Operation (b) is now replaced with (c):
(c) Triple the number of balls in one bag.
Is it always possible to empty both bags after a finite sequence of operations?
(a),(b): Double the number of balls in the bag that contains the smaller number, until that number becomes at least as big as the number of balls in the other (if $m=n$, this is omittted). This is possible since $m,n > 0$.
We now have 2 bags with $x$ and $y$ balls, satisfying $x\ge y > x/2$. Take now $2y-x$ balls from each bag, which is a positive number and at most as big as the smaller number of balls in the bags, as $y \ge 2y-x \Leftrightarrow 0 \ge y-x \Leftrightarrow x \ge y$.
This leaves $2x-2y$ balls in the bag that just had $x$ balls and $x-y$ balls in the bag that just had $y$ balls.
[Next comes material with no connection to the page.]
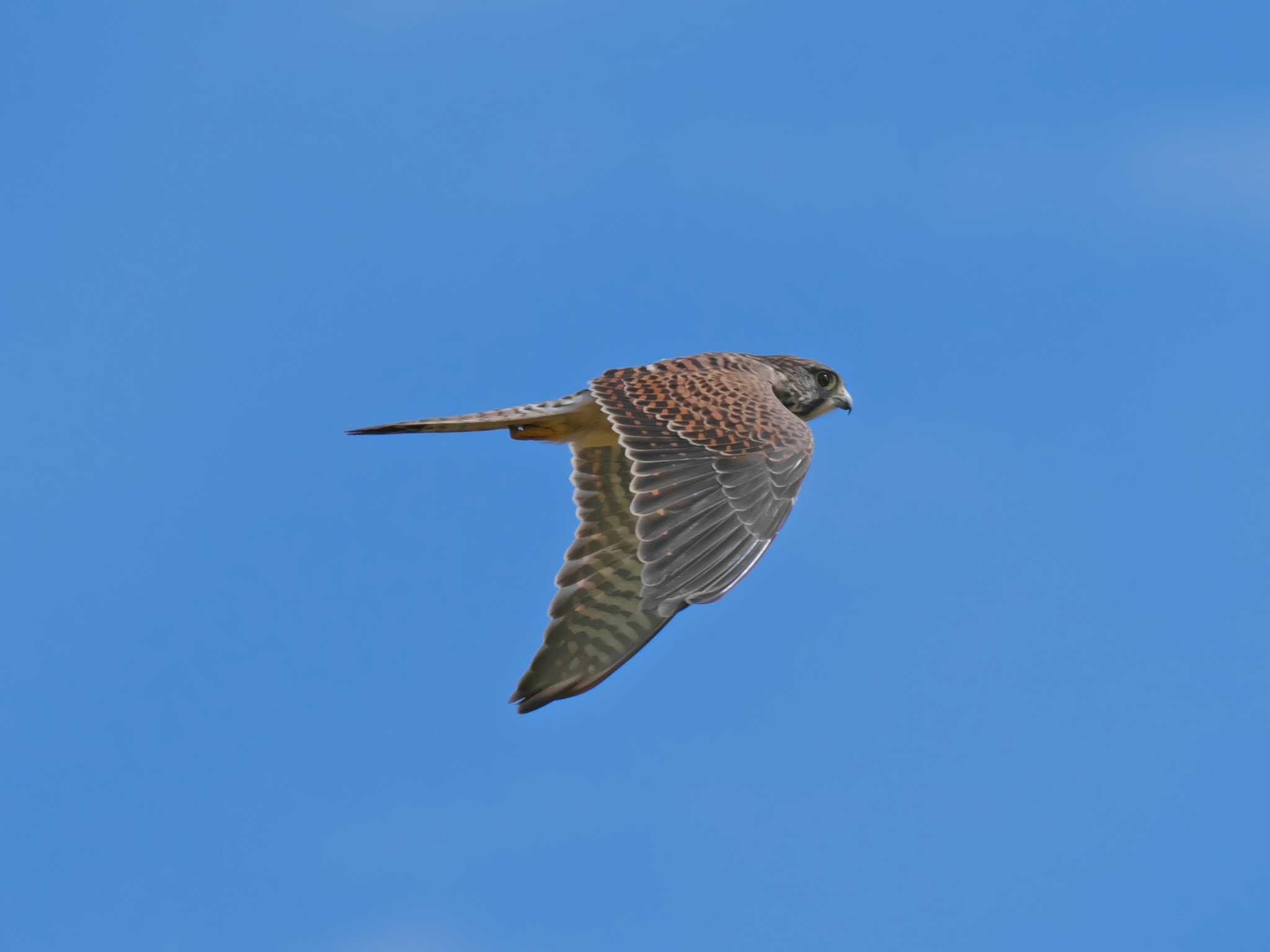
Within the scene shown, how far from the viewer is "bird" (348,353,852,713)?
7.36m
Double the number of balls in the latter, then you have $2x-2y$ balls in both bags, and take them all out to get 2 empty bags.
(a),(c): Note that the total number of balls in both bags changes by an even amount for both operations (a) and (c). That means it is impossible to get to a total of $0$ balls in both bags from the starting position if $m+n$ is odd.